NDISWAN is an intermediate NDIS driver that presents an 802.3 miniport NIC driver interface to the protocol driver(s) above it and a protocol driver interface to a WAN miniport below it that manages a WAN-capable NIC. NDISWAN has a private interface to the kernel-mode NDISTAPI driver for dynamically setting up and tearing down TAPI links.
NDISWAN converts an out-going packet from LAN to PPP format. NDISWAN uses simple HDLC framing. Most of the media-specific framing must be done in the miniport. NDISWAN gets hints about the WAN miniport NIC driver framing from the miniport’s response to the OID_WAN_MEDIA_SUBTYPE.
Before a WAN miniport can send or receive packets on the network, an application must set up a connection that originates on the sending node or accept a connection that originates on a remote node by making or accepting a call. The setup, supervision and tear-down of a connection is done through TAPI. TAPI requests and status indications to TAPI all go through NDISWAN. See Chapter 6 for details of setting up a miniport to use TAPI services.

> **Tasks to carry out**
a) Rewrite the NDISWAN text from "NDISWAN converts an" to "to the OID_WAN_MEDIA_SUBTYPE.", replacing "simple" with "basic".
b) Condense the paragraph of the NDISWAN text that begins "Before a WAN miniport can send" into a shorter version that keeps its main facts.
The items after this point have no connection to the NDISWAN text.

> **Supplied records**
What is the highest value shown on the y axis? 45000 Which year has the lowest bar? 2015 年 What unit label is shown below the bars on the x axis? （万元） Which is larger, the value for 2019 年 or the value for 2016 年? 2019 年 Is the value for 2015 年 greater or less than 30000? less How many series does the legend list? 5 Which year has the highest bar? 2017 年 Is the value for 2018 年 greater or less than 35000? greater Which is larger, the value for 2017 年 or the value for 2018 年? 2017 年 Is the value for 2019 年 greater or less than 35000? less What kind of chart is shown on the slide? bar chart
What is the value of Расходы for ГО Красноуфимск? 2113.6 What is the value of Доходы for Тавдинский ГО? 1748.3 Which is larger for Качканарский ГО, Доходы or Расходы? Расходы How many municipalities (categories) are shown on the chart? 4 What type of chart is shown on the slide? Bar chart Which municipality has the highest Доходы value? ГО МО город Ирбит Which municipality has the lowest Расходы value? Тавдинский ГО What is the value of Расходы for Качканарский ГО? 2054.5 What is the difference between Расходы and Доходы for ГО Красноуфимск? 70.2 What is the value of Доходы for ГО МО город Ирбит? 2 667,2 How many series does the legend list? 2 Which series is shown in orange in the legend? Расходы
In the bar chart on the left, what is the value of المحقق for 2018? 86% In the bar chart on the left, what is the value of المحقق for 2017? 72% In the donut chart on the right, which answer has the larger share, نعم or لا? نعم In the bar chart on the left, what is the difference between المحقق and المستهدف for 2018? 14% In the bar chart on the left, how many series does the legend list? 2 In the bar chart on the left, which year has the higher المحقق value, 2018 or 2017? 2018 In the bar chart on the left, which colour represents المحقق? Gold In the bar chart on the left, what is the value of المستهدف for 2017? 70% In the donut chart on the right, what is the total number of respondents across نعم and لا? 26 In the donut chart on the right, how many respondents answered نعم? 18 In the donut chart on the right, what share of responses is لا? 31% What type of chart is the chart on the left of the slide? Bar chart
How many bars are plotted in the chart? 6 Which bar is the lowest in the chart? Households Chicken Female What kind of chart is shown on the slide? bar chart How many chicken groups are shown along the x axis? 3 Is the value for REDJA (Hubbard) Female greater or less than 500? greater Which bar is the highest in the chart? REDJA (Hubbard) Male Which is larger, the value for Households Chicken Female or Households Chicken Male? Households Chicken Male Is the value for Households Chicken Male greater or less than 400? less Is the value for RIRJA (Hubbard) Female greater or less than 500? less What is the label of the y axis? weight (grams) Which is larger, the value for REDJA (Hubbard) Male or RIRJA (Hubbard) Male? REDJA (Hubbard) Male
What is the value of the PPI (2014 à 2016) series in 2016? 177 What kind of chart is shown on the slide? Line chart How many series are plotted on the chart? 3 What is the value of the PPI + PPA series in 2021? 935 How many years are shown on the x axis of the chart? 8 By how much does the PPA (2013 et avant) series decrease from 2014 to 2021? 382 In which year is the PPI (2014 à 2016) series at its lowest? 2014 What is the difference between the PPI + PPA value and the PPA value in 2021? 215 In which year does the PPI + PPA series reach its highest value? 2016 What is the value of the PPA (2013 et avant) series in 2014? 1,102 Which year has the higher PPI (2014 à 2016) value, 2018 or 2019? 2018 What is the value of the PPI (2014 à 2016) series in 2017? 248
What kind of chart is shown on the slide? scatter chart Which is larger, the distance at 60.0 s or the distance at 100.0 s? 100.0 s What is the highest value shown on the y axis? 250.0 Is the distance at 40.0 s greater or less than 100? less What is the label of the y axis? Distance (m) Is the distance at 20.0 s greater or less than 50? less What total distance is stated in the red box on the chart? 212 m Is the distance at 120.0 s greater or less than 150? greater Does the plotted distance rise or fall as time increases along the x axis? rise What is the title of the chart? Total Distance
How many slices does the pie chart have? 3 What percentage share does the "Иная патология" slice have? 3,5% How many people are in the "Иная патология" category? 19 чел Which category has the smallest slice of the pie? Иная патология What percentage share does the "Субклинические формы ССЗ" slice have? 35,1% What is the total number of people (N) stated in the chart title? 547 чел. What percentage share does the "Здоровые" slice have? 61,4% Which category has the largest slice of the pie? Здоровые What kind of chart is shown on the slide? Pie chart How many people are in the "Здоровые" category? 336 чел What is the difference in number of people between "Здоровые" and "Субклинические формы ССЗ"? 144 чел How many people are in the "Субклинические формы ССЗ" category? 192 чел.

> **Task answers**
a)
NDISWAN converts an out-going packet from LAN to PPP format. NDISWAN uses basic HDLC framing. Most of the media-specific framing must be done in the miniport. NDISWAN gets hints about the WAN miniport NIC driver framing from the miniport’s response to the OID_WAN_MEDIA_SUBTYPE.

b) A WAN miniport can send or receive packets on the network only after an application makes or accepts a call. The call sets up a connection from the sending node or accepts one from a remote node. TAPI handles connection setup, supervision and tear-down, and all TAPI requests and status indications pass through NDISWAN. Chapter 6 explains how to set up a miniport to use TAPI services.